As the stories about yesterday's horrific bombing in Boston continue to emerge, I'm reminded of the critical role hospitals play in times like this.
Modern Healthcare reported that seven Boston area hospitals were treating at least 143 people, many of whom were critically injured or in serious condition. The emergency department, of course, is the front line in situations like this, and I can only imagine how chaotic things were in the EDs at these hospitals yesterday afternoon.
Incidents like this also remind me how important waiting areas are for anxious family members and friends of the victims. Many probably spent the night in the ED -- or at least a good portion of it. And you can bet that their experience will have an impact on the overall experience of their loved one when he or she eventually fills out the HCAHPS questions.
Very few studies have been done on the impact of the physical environment of ED waiting areas on anxiety, but there are some that come up in a search of The Center for Health Design's Knowledge Repository. Obviously, furniture is important to waiting spaces, but providing positive distractions, like artwork or access to nature and natural light has also been found to reduce anxiety. Privacy is another issue.
I recently toured the University of Chicago's new Center for Care and Discovery (watch for my article in the June issue of Healthcare Design), where architects Rafael Vinoly & Associates had designed enclosed square "pods" in the the building's massive sky lobby to address privacy. Not every building has this type of space to work with, but it is an interesting concept.
Patient satisfaction expert Mary Malone thinks that waiting areas should be called "hospitality areas," because waiting is stressful. She's also questioned why we create rooms for waiting and has challenged those designing new or renovating existing healthcare facilities to re-think this concept.
I don't know what the waiting areas are like in the seven Boston hospitals that treated the bombing victims, but I do hope some of them had some design features that were able to provide some comfort.
==============================
▶ _WORK INSTRUCTIONS_
1. In the piece on hospital waiting areas, which architects designed the enclosed square "pods" in the sky lobby of the University of Chicago's Center for Care and Discovery?
2. Return the part of the waiting-area piece from "I don't know" to "provide some comfort.", copied word for word.
==============================
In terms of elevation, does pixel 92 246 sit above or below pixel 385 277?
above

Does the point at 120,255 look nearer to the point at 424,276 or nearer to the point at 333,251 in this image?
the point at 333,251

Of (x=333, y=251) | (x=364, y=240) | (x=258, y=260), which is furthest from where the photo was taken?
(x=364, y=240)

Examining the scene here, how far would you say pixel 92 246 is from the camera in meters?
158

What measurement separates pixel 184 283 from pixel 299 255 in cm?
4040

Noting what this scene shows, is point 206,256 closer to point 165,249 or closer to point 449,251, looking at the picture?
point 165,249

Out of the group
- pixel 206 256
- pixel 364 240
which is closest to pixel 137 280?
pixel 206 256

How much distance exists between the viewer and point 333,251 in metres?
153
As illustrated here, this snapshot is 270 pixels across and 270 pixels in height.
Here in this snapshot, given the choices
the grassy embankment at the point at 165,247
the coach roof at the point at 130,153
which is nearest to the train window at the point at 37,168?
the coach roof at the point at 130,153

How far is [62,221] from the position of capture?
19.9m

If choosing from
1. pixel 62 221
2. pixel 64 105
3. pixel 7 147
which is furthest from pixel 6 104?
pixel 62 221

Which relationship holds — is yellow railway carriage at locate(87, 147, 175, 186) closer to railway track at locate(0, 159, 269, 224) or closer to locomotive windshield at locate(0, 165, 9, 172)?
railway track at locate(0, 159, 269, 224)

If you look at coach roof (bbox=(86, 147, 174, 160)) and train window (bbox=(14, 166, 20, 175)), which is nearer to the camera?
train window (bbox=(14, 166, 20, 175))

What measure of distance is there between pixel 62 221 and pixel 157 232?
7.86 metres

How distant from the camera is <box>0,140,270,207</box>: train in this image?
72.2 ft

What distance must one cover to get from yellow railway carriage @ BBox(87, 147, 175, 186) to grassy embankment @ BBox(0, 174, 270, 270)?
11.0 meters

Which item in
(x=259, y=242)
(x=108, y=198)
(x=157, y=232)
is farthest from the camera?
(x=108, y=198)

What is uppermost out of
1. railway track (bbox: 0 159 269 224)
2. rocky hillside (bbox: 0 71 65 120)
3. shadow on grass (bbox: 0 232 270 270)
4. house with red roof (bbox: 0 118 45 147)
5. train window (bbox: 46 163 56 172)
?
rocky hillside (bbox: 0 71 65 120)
==============================
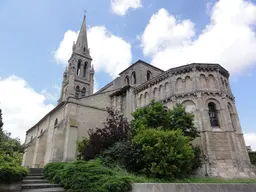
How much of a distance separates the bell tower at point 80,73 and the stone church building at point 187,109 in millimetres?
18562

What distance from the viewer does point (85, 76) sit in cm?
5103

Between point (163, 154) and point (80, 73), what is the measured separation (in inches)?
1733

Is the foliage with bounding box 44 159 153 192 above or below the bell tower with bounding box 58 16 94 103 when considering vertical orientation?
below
==============================
▶ _REPLIES_
1. Rafael Vinoly & Associates

2.
I don't know what the waiting areas are like in the seven Boston hospitals that treated the bombing victims, but I do hope some of them had some design features that were able to provide some comfort.